The Effect of Additional Income, Work Discipline, and Motivation on Employee Performance in Mimika Regency Office
Purpose: This study aims to analyze the effects of Additional Employee Income (Tambahan Penghasilan Pegawai/TPP) and Work Discipline on Employee Performance, with Work Motivation as a mediating variable, among civil servants and honorary staff at the Tourism, Culture, Youth, and Sports Office (Dinas Pariwisata Kebudayaan Pemuda dan Olahraga) of Mimika Regency, Central Papua Province.
Research Methodology: A quantitative census survey was conducted on 51 employees of the Mimika Tourism Office using questionnaires and supporting data collection methods. All instruments were valid and reliable, and classical assumptions were met. Data were analyzed using path analysis (SPSS 26.0) with Sobel test for mediation.
Results: Substructure 1 shows that TPP and work discipline significantly and positively affect work motivation (R² = 0.436). Substructure 2 indicates that TPP, work discipline, and work motivation significantly influence employee performance, with a high explanatory power (R² = 0.923). Work motivation is the strongest predictor of performance.
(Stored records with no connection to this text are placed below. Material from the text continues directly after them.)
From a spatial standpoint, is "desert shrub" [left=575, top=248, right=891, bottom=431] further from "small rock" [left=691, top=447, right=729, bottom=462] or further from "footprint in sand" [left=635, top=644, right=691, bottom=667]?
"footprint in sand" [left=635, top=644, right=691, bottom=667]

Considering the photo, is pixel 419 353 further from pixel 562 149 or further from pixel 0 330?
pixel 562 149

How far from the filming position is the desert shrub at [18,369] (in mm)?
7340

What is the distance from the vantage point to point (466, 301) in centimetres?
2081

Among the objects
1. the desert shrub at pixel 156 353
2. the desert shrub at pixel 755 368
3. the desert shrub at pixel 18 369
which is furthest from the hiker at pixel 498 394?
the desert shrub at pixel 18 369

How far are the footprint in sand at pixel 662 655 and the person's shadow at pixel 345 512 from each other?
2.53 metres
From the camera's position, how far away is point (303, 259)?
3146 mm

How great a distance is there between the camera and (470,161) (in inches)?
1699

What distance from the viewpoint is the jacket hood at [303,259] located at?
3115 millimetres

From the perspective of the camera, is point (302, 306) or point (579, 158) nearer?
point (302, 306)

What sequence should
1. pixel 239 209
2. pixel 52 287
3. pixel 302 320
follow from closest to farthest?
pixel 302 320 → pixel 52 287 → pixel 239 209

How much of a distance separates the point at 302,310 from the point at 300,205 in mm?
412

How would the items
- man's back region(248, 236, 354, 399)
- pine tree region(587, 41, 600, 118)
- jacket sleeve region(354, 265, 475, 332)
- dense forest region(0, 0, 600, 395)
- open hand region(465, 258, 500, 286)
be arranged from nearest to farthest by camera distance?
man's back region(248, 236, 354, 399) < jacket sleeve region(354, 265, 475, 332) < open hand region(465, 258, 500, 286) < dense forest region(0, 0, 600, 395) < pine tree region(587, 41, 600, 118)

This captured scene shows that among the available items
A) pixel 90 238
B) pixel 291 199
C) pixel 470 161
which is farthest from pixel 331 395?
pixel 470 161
The Sobel test confirms partial mediation of work motivation in both relationships.
Conclusions: TPP, work discipline, and work motivation significantly and positively affect employee performance at the Mimika Tourism Office, with work motivation as the strongest predictor and a partial mediator. The model explains 92.3% of performance variance, indicating strong explanatory power.
Limitations: The study is limited to 51 respondents in a single office, uses a cross-sectional design, and relies on self-reported data.
Contributions: This research provides empirical evidence of the mediation pathway and supports motivation theories in a local government context, with implications for improving TPP and employee motivation policies.